Every organizational change program inevitably seeks a workspace transformation project. Every workplace design project inevitably causes an organizational design program.

This linkage between space and organizational culture is really rather fascinating. Almost every organization feels it, yet few have the courage to fully exploit it.

When companies begin to feel the need for change — when productivity declines, when attracting essential talent is unsuccessful, when staff begins to move elsewhere, when competitive innovation is a struggle to achieve — they begin to look around. The leading companies in their industries have deployed a workspace designed to support and enhance the experience of work, to foster the creativity and innovation that makes them leaders.
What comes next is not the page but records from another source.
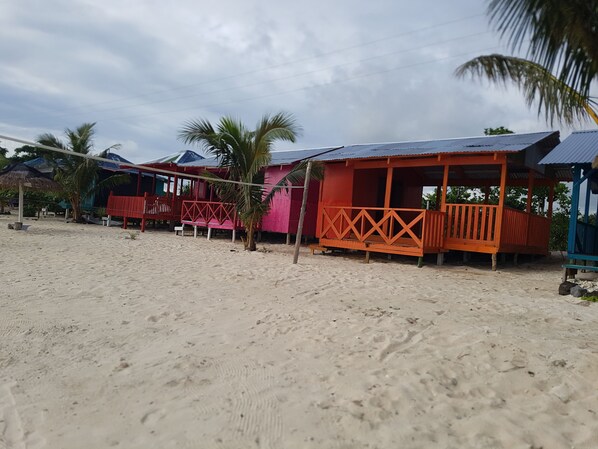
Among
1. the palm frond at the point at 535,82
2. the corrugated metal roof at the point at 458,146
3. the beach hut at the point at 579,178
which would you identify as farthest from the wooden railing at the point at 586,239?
the palm frond at the point at 535,82

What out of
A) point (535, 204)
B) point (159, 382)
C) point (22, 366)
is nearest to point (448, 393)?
point (159, 382)

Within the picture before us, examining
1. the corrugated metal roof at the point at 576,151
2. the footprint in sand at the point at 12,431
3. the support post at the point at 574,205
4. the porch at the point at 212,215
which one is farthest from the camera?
the porch at the point at 212,215

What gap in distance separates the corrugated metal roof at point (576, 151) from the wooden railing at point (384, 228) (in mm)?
2605

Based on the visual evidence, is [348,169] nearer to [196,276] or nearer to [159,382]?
[196,276]

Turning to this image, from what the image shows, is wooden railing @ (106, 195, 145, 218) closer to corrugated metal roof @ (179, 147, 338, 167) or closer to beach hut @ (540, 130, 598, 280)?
corrugated metal roof @ (179, 147, 338, 167)

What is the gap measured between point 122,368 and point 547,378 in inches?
122

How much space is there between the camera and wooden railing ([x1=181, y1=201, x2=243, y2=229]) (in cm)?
1401

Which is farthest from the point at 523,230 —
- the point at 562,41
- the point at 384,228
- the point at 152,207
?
the point at 152,207

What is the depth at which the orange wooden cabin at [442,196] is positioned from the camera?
962cm

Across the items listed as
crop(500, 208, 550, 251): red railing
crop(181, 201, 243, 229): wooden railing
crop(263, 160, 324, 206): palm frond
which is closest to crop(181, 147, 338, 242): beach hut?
crop(181, 201, 243, 229): wooden railing

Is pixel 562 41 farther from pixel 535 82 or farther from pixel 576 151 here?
pixel 576 151

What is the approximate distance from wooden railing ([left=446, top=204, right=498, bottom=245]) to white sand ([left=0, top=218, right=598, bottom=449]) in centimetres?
352

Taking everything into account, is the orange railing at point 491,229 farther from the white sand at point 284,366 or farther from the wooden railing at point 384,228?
the white sand at point 284,366

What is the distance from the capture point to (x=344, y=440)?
2.39 metres
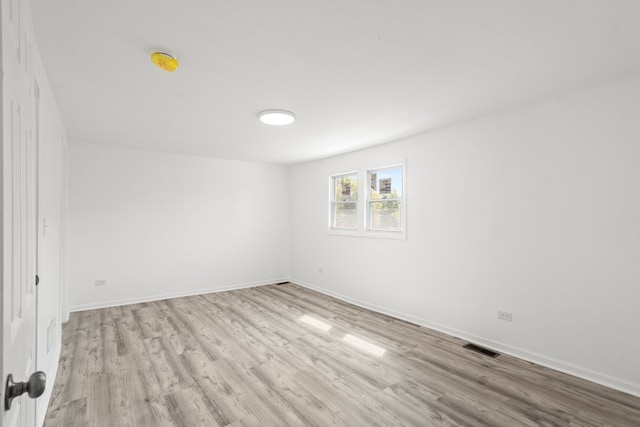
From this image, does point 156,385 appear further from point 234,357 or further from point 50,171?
point 50,171

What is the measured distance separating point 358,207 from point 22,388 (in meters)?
4.54

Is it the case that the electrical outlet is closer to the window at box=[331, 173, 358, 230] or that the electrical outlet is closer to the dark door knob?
the window at box=[331, 173, 358, 230]

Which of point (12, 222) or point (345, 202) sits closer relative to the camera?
point (12, 222)

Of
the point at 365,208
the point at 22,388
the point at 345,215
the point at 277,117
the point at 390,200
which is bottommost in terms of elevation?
the point at 22,388

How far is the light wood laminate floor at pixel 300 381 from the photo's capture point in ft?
7.11

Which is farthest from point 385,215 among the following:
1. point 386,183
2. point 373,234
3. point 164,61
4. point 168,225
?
point 168,225

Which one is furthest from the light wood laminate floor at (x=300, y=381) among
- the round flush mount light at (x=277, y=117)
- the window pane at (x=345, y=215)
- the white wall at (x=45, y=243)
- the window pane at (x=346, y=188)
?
the round flush mount light at (x=277, y=117)

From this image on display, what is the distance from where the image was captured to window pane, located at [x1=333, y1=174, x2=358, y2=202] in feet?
17.1

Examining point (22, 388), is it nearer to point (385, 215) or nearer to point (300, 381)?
point (300, 381)

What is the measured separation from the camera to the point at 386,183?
15.1ft

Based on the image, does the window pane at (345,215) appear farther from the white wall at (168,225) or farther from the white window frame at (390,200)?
the white wall at (168,225)

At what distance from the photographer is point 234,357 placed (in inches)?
121

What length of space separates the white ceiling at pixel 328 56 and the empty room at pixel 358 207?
0.02 meters

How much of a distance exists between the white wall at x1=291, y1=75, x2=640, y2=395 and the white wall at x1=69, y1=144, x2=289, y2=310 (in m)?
2.91
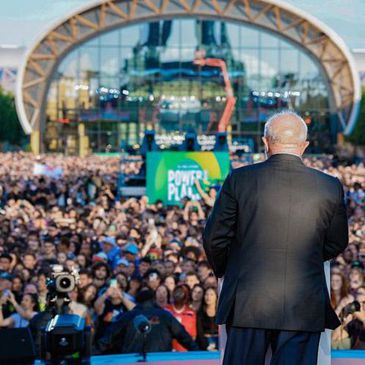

In their own workspace, however, lagging companies see the remnants of an older management philosophy built for control, a workspace built to reduce interactions, to reinforce hierarchy and process order, to take attendance.

The next move for many companies seeking leadership is to say, “Design us something like Google,” assuming that replicating the style of a creative and innovative workspace will bring them the performance that they envy in others.

But, as Tom Goodwin observes, “We’ve come to celebrate the theatre of innovation not the workshop of it. Innovation is sweaty, risky, terrifying and takes balls…It’s not a session, it can’t be shipped in, or outsourced for a sunny Friday. It’s a culture.”

The workspace you’ve been in has shaped your culture. The next one may do that as well, but the right one will be the design the reflects who you truly are. For your next move, make sure you get it the right way around.